Generating ids for a set of integers

Background:

I'm working with permutations of the sequence of integers {0, 1, 2 ... , n}. I have a local search algorithm that transforms a permutation in some systematic way into another permutation. The point of the algorithm is to produce a permutation that minimises a cost function. I'd like to work with a wide range of problems, from n=5 to n=400.

The problem:

To reduce search effort I need to be able to check if I've processed a particular permutation of integers before. I'm using a hash table for this and I need to be able to generate an id for each permutation which I can use as a key into the table. However, I can't think of any nice hash function that maps a set of integers into a key such that collisions do not occur too frequently.

Stuff I've tried:

I started out by generating a sequence of n prime numbers and multiplying the ith number in my permutation with the ith prime then summing the results. The resulting key however produces collisions even for n=5.

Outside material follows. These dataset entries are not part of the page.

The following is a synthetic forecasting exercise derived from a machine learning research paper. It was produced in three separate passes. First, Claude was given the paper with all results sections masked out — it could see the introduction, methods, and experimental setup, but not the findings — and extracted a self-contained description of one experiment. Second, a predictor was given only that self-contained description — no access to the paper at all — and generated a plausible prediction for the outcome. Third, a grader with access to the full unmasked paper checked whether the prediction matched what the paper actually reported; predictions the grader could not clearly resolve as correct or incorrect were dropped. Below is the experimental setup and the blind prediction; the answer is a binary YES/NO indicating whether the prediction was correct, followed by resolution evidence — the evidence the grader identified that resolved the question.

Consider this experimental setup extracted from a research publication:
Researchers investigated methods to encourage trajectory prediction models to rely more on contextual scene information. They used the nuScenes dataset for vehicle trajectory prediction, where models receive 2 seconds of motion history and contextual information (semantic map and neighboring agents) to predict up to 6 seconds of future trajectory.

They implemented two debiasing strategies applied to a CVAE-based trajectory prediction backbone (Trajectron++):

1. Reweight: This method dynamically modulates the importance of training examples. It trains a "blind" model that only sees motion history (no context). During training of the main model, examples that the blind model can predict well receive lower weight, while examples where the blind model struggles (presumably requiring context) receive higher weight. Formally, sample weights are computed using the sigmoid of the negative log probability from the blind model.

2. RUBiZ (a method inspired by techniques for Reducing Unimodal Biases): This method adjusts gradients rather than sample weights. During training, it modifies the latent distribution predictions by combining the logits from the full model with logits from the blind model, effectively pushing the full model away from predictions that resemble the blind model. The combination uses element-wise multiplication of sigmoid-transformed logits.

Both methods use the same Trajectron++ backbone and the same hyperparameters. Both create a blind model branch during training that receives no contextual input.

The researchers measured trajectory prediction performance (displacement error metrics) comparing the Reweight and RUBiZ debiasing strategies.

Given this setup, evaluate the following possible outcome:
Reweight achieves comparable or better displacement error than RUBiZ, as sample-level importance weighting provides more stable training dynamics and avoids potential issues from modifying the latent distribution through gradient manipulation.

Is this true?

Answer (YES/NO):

I also thought to concatenate the values of all numbers together and take the integer value of the resulting string as a key but the id quickly becomes too big even for small values of n. Ideally, I'd like to be able to store each key as an integer.

Does stackoverflow have any suggestions for me?

Upvotes: 9

Views: 2723

Answers (10)

heghogbbb
heghogbbb

Reputation: 249

get two permutations of same series of numbers {1,.., n}, construct a mapping tupple, (id, permutation1[id], permutation2[id]), or (id, f1(id), f2(id)); you will get an unique map by {f3(id)| for tuple (id, f1(id), f2(id)) , from id, we get a f2(id), and find a id' from tuple (id',f1(id'),f2(id')) where f1(id') == f2(id)}

Upvotes: 0

Dolphin
Dolphin

Reputation: 4772

Similar to Bojan's post it seems like the best way to go is to have a deterministic order to the permutations. If you process them in that order then there is no need to do a lookup to see if you have already done any particular permutation.

Upvotes: 0

John Fouhy
John Fouhy

Reputation: 42223

Prime powers would work: if p_i is the ith prime and a_i is the ith element of your tuple, then

p_0**a_0 * p_1**a_1 * ... * p_n**a_n

should be unique by the Fundamental Theorem of Arithmetic. Those numbers will get pretty big, though :-)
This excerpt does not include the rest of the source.